Brief
Go through the data and report how many lines include the word "document", giving only the number.

Information shown START

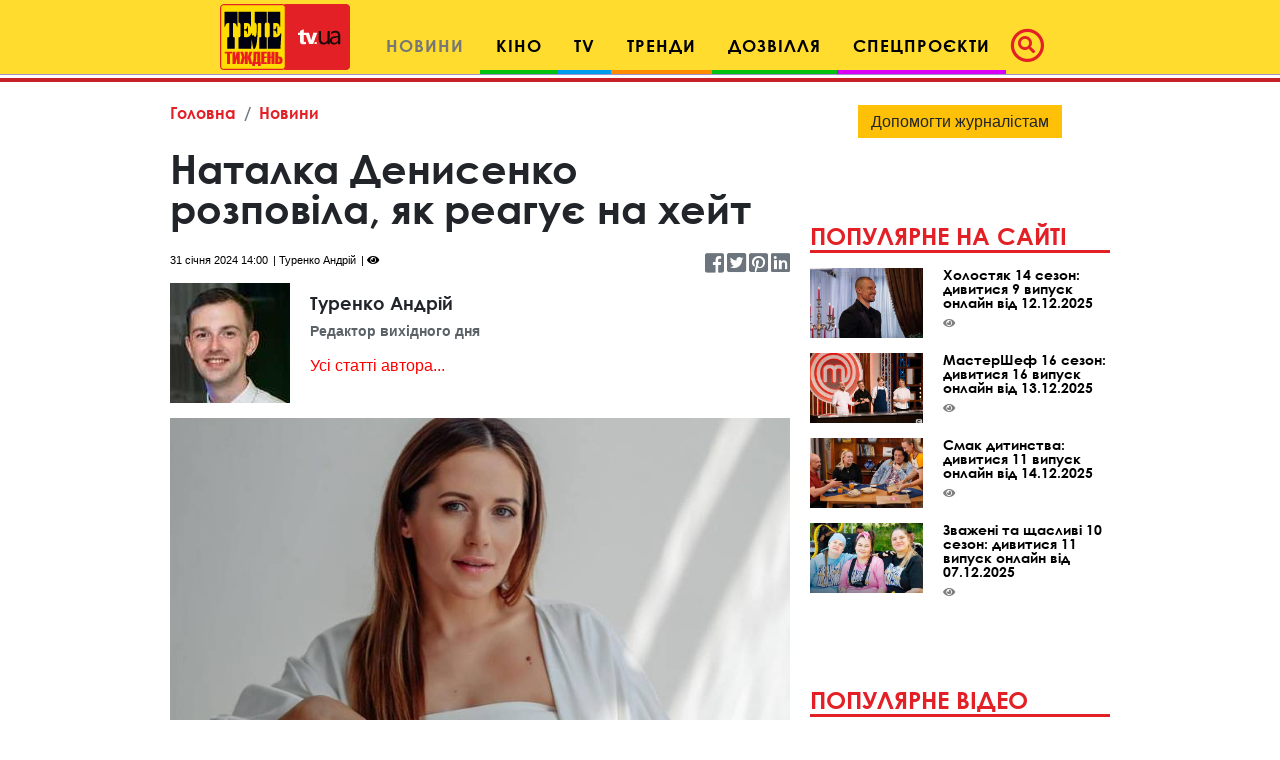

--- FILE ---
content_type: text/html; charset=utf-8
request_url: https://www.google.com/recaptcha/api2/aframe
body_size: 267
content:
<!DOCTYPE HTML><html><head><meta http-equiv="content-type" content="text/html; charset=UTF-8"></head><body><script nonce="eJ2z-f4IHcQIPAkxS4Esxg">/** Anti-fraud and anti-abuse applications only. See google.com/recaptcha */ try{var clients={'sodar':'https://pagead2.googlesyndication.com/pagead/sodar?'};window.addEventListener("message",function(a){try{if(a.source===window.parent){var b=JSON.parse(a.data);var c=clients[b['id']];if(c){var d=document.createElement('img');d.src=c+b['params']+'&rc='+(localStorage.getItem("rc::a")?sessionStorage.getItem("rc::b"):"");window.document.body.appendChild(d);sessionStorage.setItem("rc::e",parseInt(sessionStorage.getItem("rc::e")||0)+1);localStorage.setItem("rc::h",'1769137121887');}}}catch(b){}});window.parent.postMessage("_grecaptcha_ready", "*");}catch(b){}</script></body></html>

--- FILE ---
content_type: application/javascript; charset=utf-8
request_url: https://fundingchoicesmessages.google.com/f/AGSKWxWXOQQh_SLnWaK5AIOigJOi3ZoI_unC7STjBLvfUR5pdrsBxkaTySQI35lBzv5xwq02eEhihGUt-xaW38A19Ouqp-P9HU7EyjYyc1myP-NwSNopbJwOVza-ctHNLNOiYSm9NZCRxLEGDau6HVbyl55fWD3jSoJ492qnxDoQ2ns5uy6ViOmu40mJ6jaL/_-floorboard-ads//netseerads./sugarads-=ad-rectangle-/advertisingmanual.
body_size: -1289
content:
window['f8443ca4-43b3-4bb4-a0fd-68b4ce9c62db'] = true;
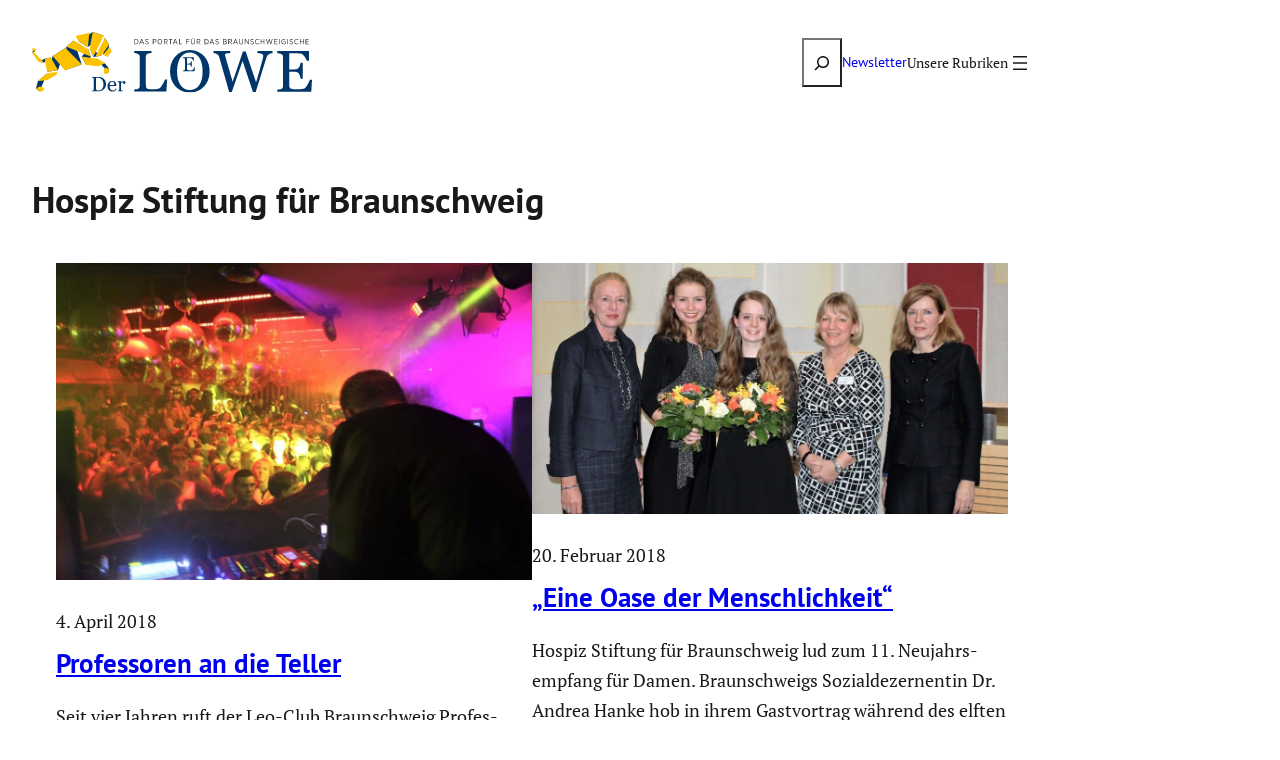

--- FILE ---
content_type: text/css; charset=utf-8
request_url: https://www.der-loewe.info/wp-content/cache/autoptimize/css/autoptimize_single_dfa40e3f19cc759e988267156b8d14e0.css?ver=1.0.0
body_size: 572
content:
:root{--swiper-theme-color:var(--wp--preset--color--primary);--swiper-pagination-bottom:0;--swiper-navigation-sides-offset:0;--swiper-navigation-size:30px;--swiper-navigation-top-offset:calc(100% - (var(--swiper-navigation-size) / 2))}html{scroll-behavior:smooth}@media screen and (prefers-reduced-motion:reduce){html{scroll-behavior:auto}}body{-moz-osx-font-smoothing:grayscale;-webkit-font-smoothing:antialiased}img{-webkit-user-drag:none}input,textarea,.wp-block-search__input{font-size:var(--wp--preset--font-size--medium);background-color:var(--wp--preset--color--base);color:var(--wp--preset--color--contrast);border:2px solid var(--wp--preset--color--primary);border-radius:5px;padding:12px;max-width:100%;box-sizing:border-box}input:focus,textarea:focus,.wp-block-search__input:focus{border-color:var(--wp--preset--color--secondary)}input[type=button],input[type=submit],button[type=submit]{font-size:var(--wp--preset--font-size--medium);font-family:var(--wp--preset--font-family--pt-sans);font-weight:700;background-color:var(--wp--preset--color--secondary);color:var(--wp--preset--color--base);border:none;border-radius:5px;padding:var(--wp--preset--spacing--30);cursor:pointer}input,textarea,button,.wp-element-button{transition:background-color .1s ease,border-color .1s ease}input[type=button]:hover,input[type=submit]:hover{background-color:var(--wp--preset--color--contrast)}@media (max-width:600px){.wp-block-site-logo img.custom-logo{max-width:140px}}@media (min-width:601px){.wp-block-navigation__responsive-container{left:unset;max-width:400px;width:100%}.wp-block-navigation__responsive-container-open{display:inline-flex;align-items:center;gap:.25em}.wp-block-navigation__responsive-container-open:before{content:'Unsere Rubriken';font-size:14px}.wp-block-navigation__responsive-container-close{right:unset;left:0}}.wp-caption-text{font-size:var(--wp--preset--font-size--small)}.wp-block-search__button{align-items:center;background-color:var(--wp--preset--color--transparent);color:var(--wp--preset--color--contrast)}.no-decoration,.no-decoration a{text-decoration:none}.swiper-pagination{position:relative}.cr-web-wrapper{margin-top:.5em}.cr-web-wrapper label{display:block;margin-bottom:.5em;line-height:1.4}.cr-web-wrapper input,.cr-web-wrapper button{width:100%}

Information shown END
Information shown START

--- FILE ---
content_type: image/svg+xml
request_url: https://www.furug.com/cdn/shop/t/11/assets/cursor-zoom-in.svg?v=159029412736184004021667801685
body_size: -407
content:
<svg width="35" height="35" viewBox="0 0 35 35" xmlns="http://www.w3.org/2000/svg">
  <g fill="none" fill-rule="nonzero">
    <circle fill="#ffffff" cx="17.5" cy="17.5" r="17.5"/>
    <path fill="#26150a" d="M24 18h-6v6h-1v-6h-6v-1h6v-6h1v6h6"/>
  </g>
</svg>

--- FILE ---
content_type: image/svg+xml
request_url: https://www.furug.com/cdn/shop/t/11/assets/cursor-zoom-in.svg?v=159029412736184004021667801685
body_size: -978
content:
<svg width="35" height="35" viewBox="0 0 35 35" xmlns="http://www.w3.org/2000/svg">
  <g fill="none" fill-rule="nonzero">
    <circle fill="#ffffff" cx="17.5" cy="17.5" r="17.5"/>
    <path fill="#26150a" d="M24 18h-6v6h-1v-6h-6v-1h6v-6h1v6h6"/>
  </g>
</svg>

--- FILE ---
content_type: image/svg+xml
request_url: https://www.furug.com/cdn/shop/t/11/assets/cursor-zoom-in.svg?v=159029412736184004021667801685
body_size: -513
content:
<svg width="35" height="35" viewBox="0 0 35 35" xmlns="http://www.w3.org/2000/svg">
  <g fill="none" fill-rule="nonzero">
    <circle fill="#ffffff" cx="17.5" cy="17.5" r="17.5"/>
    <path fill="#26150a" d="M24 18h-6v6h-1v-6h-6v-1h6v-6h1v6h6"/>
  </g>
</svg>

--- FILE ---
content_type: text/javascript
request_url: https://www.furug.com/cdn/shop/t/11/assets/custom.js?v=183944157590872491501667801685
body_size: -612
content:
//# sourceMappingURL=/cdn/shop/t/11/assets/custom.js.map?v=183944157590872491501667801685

Information shown END
Information shown START

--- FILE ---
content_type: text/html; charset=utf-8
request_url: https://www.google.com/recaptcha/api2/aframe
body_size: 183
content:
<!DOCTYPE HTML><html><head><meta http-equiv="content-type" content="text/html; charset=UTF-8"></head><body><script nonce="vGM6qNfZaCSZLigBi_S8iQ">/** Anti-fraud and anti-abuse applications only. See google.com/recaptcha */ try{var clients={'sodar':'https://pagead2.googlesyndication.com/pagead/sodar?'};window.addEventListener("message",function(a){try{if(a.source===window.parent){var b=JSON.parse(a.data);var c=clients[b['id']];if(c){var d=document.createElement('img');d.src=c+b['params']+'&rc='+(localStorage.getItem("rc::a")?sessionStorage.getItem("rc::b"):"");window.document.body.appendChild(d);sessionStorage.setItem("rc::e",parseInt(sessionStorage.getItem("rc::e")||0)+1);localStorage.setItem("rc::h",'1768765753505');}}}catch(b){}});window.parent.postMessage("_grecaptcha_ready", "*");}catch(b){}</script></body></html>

Information shown END

Output of the exercise
2